North by northwest reste encore aujourd’hui le sujet de nombreuses analyses dans les écoles de cinéma. C’est un film total, d’une richesse infinie, et dont les multiples visions continueront d’émerveiller le Roger Thornhill qui est en chacun de nous …

(1) Francois Truffaut dans le célèbre Hitchcock Truffaut (édition Ramsay)


image
: C’est l’un des meilleurs travaux de restauration effectué sur le support. La définition rend un vibrant hommage au Vistavision qu’Hitchcock utilise ici pour la dernière fois. Les couleurs sont d’un naturel confondant, chaque plan est d’une grande fluidité, et l’on ne remarque aucun problème de compression. Les scènes sombres sont très bien retranscrites grâce à un contraste parfaitement géré. Bref, on frise la perfection. Néanmoins, les puristes regretteront que le format d’origine en 1:66 n’ait pas été conservé. Pour permettre un transfert sans faute la Warner s’est permis de rogner l’image en haut et en bas pour offrir un format 1.78 convenant parfaitement aux 16/9 ème. Mais cette légère altération de l’image (perte de 3% du plan d’origine) ne sera remarquée que par les intégristes de la prise de vue !!!

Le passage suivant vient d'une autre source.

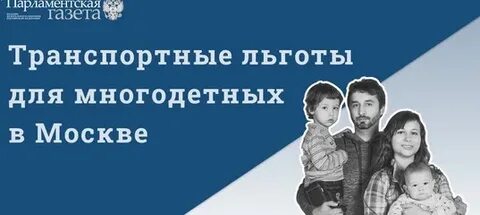 Транспортные льготы многодетным семьям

Le son : Lorsque la sortie du DVD fut annoncée en Dolby Digital 5.1 les réticences étaient nombreuses. Encore une fois les nostalgiques regretteront l’absence de la piste mono d’origine, mais le résultat est là, parfait. La spatialisation du son permet aux voix de se détacher avec clarté et met en valeur la partition de Bernard Herrmann. Les enceintes arrières sont très peu sollicitées. Et en dehors de la séquence du champ de maïs, elles se contentent de distiller les notes du compositeur !!


Destination Hitchcock – The making of North by Northwest : Orchestré par Patricia Hitchcock, il permet à Ernest Lehman, Eva Marie Saint et Martin Landau de témoigner du tournage. Ce documentaire de 39 minutes a pour principal intérêt de livrer quelques anecdotes croustillantes. On apprend ainsi que certains dialogues ont été censurés et corrigés par la Warner. A titre d’exemple lorsque Cary Grant et Eva Marie Saint dialoguent dans le train, cette dernière lui dit "I never discuss love on an empty stomach". Mais en lisant sur ses lèvres on peut retrouver le dialogue original qui était "I never discuss sex on an empty stomach" !!!

Commentaire audio d’Ernest Lehman : L’idée d’un commentaire audio réservé au scénariste est plutôt excitante. Ernest Lehman récupère enfin son œuvre et peut en parler librement. Mais l’homme n’est plus tout jeune et ses remarques, trop ponctuelles, n’apportent pas d’informations supplémentaires au « making of ».

Bande son isolée : Excellente initiative de Warner qui permet de voir le film avec la partition d’ Herrmann isolée. On peut ainsi réaliser avec quelle parcimonie Hitchcock diffuse la musique dans un film qui paraît bien silencieux au regard des productions actuelles !

Enfin, une galerie photo, deux bandes annonces, un spot TV et une filmographie viennent compléter ces goodies très réussis.